#### The problem:
Copy the notebook text below on word occurrences for the WEAT tests word for word, from its first line through its last.

#### Text excerpt:
This notebook shows the word occurrences of the words involved in the tests (embedding quality and WEAT) across the three corpora.

In addition, we will also determine the words to use for the WEAT tests. This is needed in order to avoid variability on the WEAT test due to a different number of words between the two target sets and between the two attribute sets (also between corpora). In particular, given the two target word sets X and Y, and the two attribute words sets A and B, we should ensure that X and Y have the same number of words, as well as for the sets A and B. We can encounter this problem when one or more test words are missing from one of the corpus. 

To prevent this, we ensure to rely on the same sets of target and attribute words across the three corpora. The procedure is the following:
1. compute the fraction of occurrence of each word across the three corpora, separately for each WEAT word set

2. if some words are missing from at least one corpus, we need to remove the same amount of words on the other corresponding set. This is done by removing the rarest word/words. We assign to each word the minimum of the relative frequencies we measure across the three corpora, and the word/words with the least frequencies are the candidates to be discarded.

#### Recorded information:
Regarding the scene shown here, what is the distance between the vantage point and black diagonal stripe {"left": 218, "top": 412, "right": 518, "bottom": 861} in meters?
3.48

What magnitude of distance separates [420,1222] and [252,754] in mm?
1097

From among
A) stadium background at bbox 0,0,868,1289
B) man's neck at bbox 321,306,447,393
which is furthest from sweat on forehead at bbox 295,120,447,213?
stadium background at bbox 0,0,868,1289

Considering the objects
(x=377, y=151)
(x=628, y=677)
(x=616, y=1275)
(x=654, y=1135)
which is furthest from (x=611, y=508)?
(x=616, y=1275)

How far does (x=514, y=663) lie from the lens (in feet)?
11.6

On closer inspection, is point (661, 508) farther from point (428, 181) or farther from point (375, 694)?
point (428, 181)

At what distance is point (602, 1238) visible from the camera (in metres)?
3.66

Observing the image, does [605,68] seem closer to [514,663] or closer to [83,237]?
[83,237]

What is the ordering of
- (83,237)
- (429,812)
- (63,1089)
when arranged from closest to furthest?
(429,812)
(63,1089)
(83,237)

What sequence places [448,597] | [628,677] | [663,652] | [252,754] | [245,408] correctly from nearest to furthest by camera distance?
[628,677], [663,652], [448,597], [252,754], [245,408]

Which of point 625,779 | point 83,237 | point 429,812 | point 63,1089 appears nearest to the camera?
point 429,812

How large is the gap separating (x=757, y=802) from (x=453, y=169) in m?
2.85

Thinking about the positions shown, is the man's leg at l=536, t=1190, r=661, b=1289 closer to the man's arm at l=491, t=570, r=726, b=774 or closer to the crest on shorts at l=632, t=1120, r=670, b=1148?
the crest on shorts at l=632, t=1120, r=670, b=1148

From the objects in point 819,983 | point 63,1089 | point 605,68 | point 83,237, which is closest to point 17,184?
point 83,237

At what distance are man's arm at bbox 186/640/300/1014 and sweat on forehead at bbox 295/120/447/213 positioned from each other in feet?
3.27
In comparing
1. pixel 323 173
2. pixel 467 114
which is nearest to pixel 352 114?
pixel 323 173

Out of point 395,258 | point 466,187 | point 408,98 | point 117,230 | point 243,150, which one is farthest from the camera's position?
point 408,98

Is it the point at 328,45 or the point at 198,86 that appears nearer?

#### Answer for the task:
This notebook shows the word occurrences of the words involved in the tests (embedding quality and WEAT) across the three corpora.

In addition, we will also determine the words to use for the WEAT tests. This is needed in order to avoid variability on the WEAT test due to a different number of words between the two target sets and between the two attribute sets (also between corpora). In particular, given the two target word sets X and Y, and the two attribute words sets A and B, we should ensure that X and Y have the same number of words, as well as for the sets A and B. We can encounter this problem when one or more test words are missing from one of the corpus. 

To prevent this, we ensure to rely on the same sets of target and attribute words across the three corpora. The procedure is the following:
1. compute the fraction of occurrence of each word across the three corpora, separately for each WEAT word set

2. if some words are missing from at least one corpus, we need to remove the same amount of words on the other corresponding set. This is done by removing the rarest word/words. We assign to each word the minimum of the relative frequencies we measure across the three corpora, and the word/words with the least frequencies are the candidates to be discarded.